I'm running a tensorflow model which is exhausting 60G of RAM in about 10 minutes while processing large images.
I've run Heapy to try to pin down a leak, but heapy shows only 90M of memory usage and remains constant.
I noted this article: Python process consuming increasing amounts of system memory, but heapy shows roughly constant usage
That suggested that the issue might be in python (2.7 here) with memory fragmentation. But that doesn't sound like a reasonable explanation for this case.

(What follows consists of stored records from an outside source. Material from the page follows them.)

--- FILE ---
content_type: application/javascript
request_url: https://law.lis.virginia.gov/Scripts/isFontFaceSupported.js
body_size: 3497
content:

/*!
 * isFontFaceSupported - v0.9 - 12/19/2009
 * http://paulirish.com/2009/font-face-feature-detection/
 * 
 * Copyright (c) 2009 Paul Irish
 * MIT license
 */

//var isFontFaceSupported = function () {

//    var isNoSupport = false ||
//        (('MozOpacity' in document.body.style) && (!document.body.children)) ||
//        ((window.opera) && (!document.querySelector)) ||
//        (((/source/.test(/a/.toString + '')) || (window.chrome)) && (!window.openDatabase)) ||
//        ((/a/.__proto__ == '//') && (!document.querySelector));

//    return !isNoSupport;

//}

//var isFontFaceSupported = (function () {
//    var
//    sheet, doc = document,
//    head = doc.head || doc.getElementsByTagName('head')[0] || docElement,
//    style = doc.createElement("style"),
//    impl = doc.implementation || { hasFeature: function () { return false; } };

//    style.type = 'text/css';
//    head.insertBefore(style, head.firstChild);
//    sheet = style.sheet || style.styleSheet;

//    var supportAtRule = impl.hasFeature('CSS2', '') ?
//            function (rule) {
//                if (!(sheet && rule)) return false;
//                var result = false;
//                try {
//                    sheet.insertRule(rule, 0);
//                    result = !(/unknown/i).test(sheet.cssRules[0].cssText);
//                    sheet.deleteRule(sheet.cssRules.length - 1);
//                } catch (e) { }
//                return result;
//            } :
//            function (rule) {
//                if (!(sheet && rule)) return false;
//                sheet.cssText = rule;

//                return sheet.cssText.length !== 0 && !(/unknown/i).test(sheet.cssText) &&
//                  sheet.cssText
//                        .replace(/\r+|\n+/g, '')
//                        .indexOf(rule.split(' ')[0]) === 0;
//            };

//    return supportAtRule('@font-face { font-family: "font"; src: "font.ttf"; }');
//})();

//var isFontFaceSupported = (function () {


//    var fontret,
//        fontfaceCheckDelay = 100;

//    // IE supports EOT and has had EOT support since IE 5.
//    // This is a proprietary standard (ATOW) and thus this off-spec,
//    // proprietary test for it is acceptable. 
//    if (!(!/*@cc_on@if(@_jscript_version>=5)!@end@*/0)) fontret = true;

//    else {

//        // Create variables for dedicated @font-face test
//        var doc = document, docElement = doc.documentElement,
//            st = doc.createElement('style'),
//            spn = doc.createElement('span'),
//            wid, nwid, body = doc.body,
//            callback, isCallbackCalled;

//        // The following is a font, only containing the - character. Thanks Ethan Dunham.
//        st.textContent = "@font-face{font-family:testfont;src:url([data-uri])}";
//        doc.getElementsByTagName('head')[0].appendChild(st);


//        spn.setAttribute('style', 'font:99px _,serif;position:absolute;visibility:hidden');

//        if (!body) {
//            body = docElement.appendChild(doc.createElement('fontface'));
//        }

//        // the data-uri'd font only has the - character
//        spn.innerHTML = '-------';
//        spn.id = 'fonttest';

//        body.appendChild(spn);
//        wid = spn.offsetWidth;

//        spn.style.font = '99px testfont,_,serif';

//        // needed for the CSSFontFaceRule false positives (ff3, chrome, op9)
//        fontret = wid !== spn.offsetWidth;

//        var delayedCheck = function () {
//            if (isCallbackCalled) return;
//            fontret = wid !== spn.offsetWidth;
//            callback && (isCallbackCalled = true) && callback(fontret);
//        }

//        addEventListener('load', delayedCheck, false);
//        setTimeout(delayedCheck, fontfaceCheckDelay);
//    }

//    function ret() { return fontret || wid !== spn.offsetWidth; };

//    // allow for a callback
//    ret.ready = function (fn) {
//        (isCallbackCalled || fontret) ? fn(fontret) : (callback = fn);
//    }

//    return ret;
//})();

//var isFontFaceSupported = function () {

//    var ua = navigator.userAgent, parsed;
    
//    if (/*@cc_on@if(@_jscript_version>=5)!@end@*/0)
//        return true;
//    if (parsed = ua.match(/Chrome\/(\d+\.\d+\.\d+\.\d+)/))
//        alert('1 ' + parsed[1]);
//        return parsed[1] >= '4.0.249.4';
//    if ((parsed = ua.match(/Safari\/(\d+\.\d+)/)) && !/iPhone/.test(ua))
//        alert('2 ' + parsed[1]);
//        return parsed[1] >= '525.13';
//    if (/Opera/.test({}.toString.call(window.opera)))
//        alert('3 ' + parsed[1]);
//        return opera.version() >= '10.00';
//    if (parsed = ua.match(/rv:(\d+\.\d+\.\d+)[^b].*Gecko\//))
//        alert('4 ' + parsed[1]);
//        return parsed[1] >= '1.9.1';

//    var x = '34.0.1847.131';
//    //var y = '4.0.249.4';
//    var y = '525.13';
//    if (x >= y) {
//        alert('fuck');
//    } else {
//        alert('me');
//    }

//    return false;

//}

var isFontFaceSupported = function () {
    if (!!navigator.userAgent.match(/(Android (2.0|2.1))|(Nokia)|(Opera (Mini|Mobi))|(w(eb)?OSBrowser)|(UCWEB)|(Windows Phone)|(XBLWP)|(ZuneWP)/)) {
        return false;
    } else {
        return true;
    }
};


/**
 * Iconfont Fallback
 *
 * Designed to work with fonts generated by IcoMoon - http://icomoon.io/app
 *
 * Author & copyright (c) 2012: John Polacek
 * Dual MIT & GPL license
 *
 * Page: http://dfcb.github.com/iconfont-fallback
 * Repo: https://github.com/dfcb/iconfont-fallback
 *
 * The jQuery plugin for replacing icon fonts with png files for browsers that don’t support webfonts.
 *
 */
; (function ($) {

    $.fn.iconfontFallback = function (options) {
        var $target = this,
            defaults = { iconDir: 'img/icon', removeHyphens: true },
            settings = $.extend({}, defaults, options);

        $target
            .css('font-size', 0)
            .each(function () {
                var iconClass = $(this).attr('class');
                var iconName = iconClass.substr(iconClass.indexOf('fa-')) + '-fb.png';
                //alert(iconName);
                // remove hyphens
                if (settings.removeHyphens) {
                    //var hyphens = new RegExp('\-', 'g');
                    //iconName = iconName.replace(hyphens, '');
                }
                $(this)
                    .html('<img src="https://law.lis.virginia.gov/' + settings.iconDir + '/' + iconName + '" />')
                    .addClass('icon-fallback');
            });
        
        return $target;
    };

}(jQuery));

- I have 2 python Queues. In one I read an image from disk and load it
to the
raw
queue using a thread. - In another thread I read the
raw
queue, preprocess, and load it into aready
queue. - In my main thread I draw batches of 8 images from the
ready
queue and run them through tensorflow training. - With batches of 8 images (each ~25MB numpy matrices) I should have at least 24 * 25MB worth of memory being held between current processing and the two queues at any given time. But heapy only shows 90M of consumption.

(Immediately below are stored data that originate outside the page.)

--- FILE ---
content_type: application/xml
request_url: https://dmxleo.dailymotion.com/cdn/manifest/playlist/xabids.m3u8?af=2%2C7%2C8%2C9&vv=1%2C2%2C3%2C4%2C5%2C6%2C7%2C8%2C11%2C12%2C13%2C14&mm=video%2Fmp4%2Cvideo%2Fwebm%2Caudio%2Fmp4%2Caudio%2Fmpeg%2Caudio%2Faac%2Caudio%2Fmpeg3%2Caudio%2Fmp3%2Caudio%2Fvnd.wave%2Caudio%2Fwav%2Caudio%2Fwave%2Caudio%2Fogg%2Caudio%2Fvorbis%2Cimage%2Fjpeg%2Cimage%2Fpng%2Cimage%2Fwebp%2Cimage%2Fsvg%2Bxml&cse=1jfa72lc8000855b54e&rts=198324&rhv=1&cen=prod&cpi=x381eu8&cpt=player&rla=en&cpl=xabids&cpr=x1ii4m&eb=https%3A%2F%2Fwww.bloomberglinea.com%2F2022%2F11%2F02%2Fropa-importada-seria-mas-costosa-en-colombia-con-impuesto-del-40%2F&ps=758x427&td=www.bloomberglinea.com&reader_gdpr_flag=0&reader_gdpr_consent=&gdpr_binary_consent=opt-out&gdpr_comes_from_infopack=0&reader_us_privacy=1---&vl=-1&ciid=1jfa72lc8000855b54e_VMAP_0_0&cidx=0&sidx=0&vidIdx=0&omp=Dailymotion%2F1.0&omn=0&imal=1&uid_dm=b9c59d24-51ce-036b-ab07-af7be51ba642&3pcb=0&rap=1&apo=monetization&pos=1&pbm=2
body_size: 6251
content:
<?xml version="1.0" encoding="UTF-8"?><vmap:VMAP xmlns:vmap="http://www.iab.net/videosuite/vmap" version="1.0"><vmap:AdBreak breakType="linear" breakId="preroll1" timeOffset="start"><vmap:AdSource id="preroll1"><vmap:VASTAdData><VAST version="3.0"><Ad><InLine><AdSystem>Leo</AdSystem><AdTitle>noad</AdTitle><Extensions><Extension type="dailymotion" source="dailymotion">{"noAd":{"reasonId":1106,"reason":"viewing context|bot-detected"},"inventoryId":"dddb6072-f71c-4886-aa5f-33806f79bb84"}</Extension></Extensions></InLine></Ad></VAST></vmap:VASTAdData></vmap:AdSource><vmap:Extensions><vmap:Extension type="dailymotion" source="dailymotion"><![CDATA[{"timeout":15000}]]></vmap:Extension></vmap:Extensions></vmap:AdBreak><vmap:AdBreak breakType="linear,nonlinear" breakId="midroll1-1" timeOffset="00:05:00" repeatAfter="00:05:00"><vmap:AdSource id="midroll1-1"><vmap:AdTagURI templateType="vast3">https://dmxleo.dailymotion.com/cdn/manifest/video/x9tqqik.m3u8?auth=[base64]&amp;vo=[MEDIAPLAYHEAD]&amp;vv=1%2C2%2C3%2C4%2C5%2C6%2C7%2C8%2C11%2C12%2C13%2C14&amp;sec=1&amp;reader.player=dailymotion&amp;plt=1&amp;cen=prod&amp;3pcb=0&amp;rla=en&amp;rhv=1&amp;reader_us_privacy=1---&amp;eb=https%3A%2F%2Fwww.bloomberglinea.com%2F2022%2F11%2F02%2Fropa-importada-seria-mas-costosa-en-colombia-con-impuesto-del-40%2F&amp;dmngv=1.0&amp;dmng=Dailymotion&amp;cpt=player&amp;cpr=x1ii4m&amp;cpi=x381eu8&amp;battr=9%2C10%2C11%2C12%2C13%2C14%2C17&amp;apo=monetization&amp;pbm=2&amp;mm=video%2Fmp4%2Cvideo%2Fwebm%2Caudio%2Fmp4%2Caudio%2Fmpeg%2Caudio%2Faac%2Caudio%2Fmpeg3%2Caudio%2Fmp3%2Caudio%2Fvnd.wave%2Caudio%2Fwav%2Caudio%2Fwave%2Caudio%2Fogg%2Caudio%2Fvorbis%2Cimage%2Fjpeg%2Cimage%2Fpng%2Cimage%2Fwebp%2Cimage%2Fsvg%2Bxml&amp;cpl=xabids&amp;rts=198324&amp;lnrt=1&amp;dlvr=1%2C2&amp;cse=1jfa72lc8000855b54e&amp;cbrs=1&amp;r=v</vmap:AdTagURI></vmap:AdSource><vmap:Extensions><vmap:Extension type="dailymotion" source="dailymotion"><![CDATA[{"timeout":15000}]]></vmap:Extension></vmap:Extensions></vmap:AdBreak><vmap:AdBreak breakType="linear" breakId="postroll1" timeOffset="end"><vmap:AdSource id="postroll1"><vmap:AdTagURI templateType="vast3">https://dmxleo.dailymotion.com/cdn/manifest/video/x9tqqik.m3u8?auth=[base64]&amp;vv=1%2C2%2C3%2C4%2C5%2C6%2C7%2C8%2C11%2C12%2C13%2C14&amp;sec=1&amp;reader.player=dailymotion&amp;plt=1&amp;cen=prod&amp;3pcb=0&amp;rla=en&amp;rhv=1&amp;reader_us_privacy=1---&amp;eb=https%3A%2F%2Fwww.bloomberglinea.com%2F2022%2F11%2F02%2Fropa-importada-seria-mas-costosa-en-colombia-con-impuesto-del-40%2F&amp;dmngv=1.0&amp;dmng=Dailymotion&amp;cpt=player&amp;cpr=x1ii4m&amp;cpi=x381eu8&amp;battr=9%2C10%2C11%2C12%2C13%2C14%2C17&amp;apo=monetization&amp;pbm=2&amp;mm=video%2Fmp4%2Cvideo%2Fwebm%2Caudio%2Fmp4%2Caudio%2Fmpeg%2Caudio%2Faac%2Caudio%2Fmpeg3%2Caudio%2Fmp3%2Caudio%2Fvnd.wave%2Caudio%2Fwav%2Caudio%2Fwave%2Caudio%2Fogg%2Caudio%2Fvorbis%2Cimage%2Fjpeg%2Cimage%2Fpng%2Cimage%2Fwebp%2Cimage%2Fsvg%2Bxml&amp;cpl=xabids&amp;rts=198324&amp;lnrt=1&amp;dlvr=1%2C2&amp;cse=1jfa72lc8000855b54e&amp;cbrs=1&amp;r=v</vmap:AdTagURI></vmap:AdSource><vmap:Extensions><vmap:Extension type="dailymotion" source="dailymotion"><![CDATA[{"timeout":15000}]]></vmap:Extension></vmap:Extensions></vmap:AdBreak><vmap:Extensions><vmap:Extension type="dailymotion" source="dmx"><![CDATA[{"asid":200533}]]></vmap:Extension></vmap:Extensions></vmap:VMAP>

So heapy is failing to see at least the 600M of memory that I know must be held at any given moment.
Hence, if heapy can't see the memory I know is there, I can't trust it to see where the leak is. At the rate it's leaking it's a virtual certainty that the batches of images are causing it.
I'm using the threading
module in python to kick off the loader and preprocessor threads. I've tried calling print h.heap()
from within the threads code and the main code, all with the same results.